**PROBLEM TO SOLVE**
Copy each of the following items word for word, with its answer.

Spatial reasoning question data:
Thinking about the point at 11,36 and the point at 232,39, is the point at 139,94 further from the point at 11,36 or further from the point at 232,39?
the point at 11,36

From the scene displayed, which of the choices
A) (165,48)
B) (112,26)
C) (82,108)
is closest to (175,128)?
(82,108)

**OUTPUT**
Thinking about the point at 11,36 and the point at 232,39, is the point at 139,94 further from the point at 11,36 or further from the point at 232,39?
the point at 11,36

From the scene displayed, which of the choices
A) (165,48)
B) (112,26)
C) (82,108)
is closest to (175,128)?
(82,108)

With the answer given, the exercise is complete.